◆ Task
Pick up the account of Isaac de Razilly's missions to Morocco and continue it from its last sentence.

◆ Selected text
+-------+

Isaac de Razilly, accompanied by Claude du Mas, already sailed to Morocco in 1619, under the orders of Louis XIII who was considering a colonial venture in Morocco. He was able to reconnoiter the coast as far as Mogador. They returned to France accompanied by an envoy in the person of caid Sidi Farès, whose mission was to take back the books of Mulay Zidan.

In 1624, Razilly was put in charge of an embassy to the pirate harbor of Salé in Morocco, in order to again solve the affair of the library of Mulay Zidan. He was imprisoned and put under chains before being released, although he had to leave many Christian captives behind. The mission of Razilly was accompanied by the first Capuchins to establish themselves in Morocco.

+-------+

◆ Source material
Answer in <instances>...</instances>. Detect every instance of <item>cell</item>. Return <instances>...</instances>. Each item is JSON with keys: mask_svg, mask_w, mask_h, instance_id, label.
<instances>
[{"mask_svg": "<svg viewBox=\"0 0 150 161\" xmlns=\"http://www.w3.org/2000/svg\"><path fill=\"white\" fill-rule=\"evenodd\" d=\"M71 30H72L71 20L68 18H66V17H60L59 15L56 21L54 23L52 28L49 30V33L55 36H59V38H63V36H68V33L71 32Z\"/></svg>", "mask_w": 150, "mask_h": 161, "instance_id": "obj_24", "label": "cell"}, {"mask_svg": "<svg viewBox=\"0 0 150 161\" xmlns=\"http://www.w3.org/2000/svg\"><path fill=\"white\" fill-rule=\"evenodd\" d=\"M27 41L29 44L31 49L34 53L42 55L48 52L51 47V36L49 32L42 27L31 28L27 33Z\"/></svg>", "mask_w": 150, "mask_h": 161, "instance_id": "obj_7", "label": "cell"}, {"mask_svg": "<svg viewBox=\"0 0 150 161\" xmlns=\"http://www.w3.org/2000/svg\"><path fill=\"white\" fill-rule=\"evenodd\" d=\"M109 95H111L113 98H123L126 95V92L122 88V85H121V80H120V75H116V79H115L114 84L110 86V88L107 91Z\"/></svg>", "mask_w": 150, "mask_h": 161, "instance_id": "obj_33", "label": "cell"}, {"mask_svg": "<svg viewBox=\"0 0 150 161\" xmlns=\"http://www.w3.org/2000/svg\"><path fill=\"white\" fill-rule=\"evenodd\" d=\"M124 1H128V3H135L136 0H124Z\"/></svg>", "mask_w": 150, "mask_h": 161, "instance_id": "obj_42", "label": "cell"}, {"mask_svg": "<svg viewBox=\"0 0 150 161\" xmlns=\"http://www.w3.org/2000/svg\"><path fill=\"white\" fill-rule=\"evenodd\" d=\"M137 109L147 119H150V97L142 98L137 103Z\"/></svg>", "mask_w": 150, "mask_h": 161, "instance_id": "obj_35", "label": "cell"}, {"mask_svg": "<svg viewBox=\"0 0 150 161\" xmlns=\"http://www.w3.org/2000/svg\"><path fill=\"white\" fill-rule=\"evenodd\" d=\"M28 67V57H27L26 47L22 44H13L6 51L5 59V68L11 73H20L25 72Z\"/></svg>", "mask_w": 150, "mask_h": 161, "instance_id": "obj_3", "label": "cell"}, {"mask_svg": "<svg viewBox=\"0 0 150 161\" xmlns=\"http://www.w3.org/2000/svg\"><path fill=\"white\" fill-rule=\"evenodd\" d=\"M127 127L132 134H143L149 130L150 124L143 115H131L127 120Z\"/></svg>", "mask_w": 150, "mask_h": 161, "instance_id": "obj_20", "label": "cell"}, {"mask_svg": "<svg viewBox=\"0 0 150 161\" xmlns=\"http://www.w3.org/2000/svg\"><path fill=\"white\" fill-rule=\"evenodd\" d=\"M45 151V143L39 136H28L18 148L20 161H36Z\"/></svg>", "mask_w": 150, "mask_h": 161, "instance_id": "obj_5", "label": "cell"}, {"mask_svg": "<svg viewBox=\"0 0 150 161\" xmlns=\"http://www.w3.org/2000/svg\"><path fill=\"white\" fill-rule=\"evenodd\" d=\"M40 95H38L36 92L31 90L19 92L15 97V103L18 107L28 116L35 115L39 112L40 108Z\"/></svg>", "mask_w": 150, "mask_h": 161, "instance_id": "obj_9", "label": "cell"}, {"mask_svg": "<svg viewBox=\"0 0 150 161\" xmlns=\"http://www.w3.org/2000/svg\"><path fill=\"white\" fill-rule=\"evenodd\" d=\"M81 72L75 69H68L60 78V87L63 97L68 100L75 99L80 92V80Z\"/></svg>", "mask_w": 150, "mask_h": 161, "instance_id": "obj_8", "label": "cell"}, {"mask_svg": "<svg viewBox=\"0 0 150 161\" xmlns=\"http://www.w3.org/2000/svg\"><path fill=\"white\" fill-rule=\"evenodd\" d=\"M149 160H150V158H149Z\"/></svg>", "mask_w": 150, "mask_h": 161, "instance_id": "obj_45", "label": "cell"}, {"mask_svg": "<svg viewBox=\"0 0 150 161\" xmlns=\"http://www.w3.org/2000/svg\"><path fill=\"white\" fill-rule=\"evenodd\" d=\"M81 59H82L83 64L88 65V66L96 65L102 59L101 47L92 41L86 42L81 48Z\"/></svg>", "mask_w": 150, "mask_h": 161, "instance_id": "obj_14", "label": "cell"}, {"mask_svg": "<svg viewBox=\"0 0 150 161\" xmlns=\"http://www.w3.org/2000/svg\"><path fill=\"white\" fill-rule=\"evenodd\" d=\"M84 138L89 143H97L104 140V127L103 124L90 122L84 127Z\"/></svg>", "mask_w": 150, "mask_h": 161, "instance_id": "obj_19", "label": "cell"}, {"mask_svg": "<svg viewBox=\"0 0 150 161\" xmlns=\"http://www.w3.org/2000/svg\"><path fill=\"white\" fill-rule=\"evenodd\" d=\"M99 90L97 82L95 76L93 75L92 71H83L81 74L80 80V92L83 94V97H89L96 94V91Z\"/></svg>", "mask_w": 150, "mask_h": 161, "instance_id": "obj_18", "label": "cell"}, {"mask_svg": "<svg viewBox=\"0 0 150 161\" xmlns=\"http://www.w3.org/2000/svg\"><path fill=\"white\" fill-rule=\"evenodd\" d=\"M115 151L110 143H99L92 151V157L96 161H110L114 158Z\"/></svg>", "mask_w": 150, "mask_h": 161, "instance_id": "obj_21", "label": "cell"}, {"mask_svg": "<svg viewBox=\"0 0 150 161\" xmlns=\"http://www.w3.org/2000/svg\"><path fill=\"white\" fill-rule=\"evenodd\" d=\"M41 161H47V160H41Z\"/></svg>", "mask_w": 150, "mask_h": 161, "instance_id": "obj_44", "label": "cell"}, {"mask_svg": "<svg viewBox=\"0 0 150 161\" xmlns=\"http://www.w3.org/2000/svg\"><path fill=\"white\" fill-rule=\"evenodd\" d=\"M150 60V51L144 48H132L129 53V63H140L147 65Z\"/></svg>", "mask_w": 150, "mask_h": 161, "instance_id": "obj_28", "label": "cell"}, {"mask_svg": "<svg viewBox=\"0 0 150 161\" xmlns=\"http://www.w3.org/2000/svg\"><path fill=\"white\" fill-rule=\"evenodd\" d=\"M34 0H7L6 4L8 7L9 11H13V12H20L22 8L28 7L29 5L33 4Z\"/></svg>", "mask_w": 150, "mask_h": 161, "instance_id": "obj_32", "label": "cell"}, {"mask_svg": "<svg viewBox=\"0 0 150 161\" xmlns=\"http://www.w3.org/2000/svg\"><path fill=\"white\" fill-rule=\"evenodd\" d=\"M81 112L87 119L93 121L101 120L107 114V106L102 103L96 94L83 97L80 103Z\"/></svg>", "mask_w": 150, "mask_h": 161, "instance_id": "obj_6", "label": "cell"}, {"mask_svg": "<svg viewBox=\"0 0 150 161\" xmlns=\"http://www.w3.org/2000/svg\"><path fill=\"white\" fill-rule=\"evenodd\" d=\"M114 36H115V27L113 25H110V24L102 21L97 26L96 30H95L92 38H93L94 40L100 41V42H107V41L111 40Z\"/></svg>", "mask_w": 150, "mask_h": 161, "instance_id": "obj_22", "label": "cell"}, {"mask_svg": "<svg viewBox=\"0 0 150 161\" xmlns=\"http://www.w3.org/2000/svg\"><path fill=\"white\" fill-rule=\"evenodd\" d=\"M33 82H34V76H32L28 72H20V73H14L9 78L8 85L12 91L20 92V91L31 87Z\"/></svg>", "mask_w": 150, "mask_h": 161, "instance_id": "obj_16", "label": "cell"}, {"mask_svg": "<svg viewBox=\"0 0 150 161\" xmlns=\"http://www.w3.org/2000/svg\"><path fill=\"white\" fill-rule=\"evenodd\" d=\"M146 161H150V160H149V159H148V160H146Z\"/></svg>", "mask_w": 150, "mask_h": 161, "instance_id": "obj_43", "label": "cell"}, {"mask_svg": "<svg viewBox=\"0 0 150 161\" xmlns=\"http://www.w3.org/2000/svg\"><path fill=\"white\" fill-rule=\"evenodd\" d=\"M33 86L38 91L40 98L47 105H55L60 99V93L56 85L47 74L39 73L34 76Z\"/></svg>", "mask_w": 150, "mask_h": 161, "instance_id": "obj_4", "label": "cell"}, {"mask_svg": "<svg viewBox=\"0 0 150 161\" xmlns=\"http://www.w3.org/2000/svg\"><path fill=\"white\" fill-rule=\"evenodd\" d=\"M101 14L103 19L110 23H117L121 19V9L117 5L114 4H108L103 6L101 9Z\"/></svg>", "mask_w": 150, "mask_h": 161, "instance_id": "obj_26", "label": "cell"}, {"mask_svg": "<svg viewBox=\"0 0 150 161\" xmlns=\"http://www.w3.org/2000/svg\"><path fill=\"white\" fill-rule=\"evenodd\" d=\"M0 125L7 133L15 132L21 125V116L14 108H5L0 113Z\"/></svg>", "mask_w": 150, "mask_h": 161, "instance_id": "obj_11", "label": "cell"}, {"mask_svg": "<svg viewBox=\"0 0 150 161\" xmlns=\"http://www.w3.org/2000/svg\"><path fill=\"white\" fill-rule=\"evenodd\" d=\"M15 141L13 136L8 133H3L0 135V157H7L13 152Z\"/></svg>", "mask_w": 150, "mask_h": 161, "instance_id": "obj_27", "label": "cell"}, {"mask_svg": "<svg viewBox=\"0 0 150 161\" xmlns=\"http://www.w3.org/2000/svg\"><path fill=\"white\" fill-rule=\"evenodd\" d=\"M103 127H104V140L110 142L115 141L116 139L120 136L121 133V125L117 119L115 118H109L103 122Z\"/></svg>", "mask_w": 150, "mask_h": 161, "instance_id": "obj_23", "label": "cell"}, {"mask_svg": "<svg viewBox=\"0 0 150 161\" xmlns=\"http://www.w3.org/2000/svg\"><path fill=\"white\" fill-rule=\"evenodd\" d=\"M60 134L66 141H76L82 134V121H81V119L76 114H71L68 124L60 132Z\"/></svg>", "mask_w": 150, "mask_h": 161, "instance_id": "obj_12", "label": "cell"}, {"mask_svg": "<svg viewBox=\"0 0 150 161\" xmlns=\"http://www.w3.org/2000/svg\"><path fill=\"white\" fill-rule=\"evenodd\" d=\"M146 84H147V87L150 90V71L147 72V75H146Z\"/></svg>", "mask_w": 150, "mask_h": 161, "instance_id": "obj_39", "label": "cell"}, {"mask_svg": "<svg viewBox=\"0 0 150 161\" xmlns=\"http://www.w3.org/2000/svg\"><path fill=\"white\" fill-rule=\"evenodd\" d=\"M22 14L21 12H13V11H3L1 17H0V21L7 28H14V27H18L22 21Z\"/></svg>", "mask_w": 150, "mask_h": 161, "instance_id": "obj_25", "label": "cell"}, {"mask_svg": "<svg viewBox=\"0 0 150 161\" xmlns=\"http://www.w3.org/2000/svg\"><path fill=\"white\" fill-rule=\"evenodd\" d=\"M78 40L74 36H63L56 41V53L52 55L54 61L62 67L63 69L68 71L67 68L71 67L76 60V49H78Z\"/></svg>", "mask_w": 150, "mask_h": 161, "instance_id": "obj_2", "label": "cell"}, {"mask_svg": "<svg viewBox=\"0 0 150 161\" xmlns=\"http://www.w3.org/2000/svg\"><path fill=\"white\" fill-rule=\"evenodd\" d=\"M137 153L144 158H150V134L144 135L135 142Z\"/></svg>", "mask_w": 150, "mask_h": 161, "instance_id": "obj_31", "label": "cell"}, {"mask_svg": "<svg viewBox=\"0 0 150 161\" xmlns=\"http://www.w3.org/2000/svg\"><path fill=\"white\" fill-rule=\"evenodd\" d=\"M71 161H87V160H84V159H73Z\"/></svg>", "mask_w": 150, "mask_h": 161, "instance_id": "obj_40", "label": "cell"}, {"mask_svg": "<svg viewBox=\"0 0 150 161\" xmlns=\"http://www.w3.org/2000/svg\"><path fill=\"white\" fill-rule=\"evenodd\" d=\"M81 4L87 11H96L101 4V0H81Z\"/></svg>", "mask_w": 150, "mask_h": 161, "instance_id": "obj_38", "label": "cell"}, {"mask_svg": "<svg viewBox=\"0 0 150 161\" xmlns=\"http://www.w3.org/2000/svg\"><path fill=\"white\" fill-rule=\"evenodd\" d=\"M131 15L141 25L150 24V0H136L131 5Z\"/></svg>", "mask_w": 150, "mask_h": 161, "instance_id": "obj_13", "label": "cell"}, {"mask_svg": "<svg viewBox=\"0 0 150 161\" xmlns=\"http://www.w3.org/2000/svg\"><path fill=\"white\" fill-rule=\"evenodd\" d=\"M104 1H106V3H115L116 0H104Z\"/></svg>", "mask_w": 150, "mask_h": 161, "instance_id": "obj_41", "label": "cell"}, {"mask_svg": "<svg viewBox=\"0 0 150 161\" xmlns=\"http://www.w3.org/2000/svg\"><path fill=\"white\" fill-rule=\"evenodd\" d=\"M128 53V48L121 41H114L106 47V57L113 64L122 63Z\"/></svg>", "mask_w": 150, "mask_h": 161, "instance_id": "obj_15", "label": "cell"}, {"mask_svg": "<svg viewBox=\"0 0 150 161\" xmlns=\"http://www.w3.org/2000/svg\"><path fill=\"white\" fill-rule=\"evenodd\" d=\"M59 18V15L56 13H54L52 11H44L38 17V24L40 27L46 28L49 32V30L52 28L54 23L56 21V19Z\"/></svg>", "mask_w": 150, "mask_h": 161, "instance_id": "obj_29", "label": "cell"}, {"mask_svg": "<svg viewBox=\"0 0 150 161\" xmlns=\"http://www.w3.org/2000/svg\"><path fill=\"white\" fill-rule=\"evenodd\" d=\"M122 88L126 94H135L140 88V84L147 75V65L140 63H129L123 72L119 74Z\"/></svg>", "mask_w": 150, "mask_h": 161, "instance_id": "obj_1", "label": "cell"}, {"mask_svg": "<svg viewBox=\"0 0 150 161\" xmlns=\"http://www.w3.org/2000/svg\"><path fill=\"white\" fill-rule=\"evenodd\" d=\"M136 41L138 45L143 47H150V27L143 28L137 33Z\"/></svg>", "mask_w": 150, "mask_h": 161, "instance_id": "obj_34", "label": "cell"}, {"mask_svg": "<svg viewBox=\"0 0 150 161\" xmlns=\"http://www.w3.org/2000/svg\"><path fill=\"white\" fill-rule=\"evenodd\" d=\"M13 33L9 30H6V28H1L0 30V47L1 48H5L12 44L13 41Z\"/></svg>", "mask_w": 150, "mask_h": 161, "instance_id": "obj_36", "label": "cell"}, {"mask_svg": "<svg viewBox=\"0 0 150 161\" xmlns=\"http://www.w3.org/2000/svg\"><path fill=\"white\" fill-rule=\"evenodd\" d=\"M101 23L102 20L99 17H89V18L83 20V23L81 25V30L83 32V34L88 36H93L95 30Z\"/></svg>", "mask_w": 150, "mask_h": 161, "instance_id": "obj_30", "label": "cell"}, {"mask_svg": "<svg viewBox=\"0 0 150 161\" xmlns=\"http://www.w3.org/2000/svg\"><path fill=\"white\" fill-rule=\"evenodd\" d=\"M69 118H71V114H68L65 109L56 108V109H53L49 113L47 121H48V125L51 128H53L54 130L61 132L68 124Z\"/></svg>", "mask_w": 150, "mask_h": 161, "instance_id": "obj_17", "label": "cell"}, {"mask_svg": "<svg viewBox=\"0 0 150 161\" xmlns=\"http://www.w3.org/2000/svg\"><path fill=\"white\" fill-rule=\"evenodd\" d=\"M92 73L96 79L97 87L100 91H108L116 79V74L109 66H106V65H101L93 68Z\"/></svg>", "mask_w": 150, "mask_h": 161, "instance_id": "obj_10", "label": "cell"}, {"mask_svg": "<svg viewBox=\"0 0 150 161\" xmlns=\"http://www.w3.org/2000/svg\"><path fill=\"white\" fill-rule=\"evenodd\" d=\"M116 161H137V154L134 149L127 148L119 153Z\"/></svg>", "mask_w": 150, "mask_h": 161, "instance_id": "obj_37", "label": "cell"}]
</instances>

+-------+

◆ Response to the task
As Richelieu and Père Joseph were attempting to establish a colonial policy, Razilly suggested them to occupy Mogador in Morocco in 1626. The objective was to create a base against the Sultan of Marrakesh, and asphyxiate the harbor of Safi. He departed for Salé on 20 July 1629 with a fleet composed of the ships Licorne, Saint-Louis, Griffon, Catherine, Hambourg, Sainte-Anne, Saint-Jean. He bombarded the city the Salé and destroyed 3 corsair ships, and then sent the Griffon under Treillebois to Mogador. The men of Razilly saw the fortress of Castelo Real in Mogador, and landed 100 men with wood and supplies on Mogador island, with the agreement of Richelieu. After a few days however, the Griffon reembarked the colonists, and departed to rejoin the fleet in Salé.

In 1630, Razilly was able to negotiate the purchase of French slaves from the Moroccans. He visited Morocco again in 1631, and participated to the negotiation of the Franco-Moroccan Treaty of 1631, with the help of descendants of Samuel Pallache (see Pallache family). The Treaty give France preferential treatment, known as Capitulations: preferential tariffs, the establishment of a Consulate and freedom of religion for French subjects.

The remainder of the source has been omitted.